Selective Cancer Cell Targeting
A critical finding of the research is the drug's selectivity for cancer cells over normal cells. "Normal cells are about 100 to 1000-fold less sensitive to the drug than cancer cells," Oser notes. This dramatic difference occurs because normal cells don't have elevated levels of E2F activity and are therefore not as susceptible to DNA damage and cell death.
"If the drug had had the same effect in normal cells, it would not be a feasible treatment," Oser emphasizes. This selectivity creates the potential to find a therapeutic dose that works against cancer without unmanageable side effects.
Preclinical Evidence and Clinical Translation
The research team tested the drug in patient-derived xenografts and found that small cell lung cancer tumors treated with the compound stopped growing. Additional preclinical experiments suggested the drug has activity in other cancers that have disabled the G1/S cell cycle checkpoint, supporting its broader therapeutic potential.
The concept of targeting cyclins in cancer cells with high E2F activity was originally proposed in the late 1990s by Nobel Laureate William G. Kaelin Jr.'s laboratory. However, it wasn't until the late 2010s that Circle Pharma discovered the chemistry needed to create drugs that could precisely target cyclins, making this therapeutic approach tractable.
Clinical Trial Launch
Based on the mechanistic and preclinical evidence, a phase 1 clinical trial is now open at Dana-Farber and across the United States. The trial will test a related compound called CID-078 in patients with small cell lung cancer, triple negative breast cancer, and other cancers with disabled G1/S checkpoints.

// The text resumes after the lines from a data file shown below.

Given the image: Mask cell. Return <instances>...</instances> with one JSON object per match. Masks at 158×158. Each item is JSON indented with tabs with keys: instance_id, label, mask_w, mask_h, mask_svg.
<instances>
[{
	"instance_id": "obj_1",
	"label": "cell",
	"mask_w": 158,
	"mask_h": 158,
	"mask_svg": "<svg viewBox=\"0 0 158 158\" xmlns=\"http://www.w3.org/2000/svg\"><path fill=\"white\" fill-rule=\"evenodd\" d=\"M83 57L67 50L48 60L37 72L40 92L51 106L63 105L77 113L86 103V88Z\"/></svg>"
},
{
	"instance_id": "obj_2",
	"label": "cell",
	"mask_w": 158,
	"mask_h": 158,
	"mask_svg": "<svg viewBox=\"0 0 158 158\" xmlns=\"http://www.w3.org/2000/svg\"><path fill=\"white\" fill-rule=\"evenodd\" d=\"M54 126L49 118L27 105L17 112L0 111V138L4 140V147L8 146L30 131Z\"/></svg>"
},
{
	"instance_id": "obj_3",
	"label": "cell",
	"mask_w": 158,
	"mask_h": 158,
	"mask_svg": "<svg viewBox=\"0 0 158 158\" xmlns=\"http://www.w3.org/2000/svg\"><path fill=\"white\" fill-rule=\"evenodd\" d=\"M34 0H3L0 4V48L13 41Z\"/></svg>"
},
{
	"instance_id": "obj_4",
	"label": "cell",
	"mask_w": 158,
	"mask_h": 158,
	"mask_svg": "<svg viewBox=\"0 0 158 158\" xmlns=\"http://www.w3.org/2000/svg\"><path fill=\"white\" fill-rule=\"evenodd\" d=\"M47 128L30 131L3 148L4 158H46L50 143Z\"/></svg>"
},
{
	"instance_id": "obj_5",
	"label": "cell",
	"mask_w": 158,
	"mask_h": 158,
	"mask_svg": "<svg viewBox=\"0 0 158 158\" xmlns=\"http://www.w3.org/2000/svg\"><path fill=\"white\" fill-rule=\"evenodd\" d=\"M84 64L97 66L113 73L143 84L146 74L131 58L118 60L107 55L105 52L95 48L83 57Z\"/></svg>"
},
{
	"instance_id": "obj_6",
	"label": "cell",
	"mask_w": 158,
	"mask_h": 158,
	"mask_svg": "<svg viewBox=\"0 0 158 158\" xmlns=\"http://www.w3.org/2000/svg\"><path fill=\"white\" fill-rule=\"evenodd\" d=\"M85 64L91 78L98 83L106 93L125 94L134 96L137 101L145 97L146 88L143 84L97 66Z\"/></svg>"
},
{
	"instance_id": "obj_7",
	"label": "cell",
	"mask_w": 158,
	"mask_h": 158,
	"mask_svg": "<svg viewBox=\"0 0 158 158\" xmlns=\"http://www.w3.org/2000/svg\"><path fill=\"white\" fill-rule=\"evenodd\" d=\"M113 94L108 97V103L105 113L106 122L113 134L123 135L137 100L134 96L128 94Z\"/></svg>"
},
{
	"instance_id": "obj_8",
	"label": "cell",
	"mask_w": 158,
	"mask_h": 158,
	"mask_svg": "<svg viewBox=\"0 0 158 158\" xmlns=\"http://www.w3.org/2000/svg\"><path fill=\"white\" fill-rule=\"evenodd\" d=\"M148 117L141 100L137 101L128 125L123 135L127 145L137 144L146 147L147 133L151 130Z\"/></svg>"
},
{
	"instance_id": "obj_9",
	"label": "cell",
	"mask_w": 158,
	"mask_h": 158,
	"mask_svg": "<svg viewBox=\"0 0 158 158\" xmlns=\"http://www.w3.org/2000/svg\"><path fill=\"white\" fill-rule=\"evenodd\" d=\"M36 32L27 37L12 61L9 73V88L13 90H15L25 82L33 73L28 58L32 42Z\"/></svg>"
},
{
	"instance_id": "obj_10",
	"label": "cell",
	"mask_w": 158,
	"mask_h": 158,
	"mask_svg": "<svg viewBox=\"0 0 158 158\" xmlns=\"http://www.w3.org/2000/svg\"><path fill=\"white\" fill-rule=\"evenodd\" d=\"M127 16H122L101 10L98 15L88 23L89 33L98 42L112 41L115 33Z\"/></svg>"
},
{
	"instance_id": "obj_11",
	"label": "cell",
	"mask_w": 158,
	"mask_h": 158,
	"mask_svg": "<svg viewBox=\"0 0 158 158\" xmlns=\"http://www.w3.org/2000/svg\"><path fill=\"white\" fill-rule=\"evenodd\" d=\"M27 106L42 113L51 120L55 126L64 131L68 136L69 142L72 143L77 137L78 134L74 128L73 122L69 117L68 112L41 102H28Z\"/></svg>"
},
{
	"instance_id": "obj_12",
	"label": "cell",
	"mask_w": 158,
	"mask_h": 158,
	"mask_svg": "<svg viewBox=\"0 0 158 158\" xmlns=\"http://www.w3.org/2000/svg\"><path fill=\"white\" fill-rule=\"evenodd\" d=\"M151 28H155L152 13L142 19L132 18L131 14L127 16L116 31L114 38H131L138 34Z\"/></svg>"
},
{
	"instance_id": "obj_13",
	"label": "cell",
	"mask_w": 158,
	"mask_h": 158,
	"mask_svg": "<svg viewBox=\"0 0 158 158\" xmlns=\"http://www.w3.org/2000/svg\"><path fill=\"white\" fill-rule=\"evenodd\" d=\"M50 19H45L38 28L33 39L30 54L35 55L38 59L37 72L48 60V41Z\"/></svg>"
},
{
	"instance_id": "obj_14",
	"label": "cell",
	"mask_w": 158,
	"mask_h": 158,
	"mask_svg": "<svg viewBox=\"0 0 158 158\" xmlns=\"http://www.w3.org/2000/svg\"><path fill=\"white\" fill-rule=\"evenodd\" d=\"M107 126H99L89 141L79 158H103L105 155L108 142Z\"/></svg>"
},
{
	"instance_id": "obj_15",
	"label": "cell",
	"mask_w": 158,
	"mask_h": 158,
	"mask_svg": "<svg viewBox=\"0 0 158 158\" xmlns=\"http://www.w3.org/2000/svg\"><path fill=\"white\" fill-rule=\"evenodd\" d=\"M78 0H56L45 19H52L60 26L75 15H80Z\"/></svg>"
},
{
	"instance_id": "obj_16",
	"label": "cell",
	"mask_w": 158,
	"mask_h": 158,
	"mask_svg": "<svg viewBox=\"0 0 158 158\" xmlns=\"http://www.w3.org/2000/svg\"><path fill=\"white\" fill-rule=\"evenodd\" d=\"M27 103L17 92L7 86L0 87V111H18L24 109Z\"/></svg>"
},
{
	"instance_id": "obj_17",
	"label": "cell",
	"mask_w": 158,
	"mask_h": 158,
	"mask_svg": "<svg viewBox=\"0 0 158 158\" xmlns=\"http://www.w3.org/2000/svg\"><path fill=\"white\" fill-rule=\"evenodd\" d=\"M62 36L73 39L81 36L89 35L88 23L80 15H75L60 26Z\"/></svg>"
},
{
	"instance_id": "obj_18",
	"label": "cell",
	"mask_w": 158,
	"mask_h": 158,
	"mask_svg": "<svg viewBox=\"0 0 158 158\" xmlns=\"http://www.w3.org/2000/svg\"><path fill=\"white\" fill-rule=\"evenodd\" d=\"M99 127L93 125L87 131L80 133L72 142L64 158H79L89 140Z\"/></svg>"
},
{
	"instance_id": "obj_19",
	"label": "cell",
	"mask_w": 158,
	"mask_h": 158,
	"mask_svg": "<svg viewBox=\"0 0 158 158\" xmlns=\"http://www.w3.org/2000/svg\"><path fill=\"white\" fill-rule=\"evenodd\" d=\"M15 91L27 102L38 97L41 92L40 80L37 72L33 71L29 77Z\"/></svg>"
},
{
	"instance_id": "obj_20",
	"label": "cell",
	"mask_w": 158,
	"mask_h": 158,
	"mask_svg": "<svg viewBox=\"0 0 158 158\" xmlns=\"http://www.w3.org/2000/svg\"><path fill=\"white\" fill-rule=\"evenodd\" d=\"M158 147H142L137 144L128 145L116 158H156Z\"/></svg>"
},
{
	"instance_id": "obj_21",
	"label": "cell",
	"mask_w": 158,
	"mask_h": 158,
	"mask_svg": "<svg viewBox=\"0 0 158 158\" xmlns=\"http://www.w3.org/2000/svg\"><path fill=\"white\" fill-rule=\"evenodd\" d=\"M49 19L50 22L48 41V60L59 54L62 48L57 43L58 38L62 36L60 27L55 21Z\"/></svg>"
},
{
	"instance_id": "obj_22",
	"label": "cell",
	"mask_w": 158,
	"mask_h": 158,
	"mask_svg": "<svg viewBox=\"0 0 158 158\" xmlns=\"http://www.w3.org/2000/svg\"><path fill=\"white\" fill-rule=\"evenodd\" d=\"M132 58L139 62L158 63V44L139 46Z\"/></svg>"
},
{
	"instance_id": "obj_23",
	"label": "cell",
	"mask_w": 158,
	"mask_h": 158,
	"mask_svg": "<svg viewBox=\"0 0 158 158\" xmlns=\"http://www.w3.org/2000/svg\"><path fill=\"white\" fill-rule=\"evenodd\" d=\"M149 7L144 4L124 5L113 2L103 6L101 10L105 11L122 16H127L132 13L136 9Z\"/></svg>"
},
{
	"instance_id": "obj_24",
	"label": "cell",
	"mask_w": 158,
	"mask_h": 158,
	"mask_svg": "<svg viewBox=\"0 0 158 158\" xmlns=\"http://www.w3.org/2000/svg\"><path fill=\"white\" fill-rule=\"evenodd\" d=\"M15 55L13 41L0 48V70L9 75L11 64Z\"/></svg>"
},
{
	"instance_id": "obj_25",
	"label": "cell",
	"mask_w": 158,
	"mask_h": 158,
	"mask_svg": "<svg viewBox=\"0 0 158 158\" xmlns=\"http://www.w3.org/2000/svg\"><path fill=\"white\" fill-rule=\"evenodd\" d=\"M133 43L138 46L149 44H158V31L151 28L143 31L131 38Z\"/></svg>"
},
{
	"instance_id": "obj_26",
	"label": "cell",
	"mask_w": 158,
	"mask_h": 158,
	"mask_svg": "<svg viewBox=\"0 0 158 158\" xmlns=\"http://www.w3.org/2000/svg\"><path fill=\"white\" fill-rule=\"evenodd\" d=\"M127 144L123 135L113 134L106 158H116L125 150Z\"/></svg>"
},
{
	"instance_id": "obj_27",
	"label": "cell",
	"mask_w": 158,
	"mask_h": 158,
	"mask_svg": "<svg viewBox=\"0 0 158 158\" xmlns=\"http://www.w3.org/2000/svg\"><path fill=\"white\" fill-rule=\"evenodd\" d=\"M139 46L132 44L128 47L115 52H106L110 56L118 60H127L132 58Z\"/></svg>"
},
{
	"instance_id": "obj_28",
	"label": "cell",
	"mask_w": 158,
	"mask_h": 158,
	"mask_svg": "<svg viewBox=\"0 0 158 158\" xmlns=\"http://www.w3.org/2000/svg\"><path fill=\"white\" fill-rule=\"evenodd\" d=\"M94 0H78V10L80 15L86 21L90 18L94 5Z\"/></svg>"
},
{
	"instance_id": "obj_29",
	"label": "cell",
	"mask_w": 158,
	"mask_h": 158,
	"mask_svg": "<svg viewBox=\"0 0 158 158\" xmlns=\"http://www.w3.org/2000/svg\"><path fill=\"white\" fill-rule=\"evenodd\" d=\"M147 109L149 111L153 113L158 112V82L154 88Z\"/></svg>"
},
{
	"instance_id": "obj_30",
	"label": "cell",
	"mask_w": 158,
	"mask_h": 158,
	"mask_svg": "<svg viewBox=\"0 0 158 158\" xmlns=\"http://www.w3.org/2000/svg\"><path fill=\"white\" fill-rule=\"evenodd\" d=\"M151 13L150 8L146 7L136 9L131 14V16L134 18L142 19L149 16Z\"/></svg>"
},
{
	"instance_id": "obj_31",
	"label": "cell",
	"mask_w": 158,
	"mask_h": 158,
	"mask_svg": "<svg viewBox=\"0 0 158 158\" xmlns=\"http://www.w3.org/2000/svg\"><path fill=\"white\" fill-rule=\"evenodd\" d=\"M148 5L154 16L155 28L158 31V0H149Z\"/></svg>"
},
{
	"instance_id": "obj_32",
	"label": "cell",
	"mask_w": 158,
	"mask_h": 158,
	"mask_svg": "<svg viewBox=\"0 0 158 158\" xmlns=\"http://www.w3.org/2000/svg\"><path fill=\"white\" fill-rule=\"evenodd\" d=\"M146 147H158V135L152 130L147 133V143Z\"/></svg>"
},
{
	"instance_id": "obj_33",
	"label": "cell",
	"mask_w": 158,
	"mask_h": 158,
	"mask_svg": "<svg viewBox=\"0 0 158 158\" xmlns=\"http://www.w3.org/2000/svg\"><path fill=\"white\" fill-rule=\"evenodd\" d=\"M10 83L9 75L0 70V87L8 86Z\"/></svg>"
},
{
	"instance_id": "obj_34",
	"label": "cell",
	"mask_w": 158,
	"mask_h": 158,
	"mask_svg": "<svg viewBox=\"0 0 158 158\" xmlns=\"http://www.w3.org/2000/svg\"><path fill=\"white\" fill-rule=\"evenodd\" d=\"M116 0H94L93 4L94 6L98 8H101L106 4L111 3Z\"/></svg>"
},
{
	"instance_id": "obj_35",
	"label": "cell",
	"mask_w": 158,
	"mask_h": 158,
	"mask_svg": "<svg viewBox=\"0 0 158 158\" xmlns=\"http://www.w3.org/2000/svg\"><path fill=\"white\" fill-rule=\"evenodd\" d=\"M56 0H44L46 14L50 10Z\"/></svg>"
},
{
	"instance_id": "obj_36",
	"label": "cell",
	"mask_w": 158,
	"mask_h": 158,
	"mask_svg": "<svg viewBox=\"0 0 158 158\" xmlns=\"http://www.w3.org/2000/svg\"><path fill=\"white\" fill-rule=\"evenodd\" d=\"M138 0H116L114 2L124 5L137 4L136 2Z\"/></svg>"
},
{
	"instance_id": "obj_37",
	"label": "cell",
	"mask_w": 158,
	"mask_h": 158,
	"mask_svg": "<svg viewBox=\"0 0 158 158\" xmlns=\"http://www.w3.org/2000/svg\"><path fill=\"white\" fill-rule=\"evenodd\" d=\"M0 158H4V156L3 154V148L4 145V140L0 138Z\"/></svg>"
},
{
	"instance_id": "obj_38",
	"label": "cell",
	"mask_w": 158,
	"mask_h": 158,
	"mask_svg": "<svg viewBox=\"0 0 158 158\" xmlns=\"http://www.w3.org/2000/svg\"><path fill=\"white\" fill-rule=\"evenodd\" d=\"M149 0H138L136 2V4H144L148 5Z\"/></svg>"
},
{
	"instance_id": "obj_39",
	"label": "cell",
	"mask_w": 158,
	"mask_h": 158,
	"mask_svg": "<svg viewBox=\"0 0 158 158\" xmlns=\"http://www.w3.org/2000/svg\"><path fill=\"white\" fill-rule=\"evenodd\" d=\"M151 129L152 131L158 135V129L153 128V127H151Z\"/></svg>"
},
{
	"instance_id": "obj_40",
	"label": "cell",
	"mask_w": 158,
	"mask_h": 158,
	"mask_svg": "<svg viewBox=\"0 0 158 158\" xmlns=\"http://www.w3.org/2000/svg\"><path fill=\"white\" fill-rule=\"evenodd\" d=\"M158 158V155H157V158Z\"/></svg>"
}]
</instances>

"This is the first clinical grade drug to directly inhibit cyclins in the cell cycle," Oser states. "Our research using cell biology and genetic screening reveals a two-step mechanism of cell death specifically in cancer cells that does not occur in normal cells."
The clinical trial represents a significant milestone in translating decades of cell cycle research into a potential new treatment option for patients with cancers that have historically been difficult to treat due to their underlying genetic characteristics.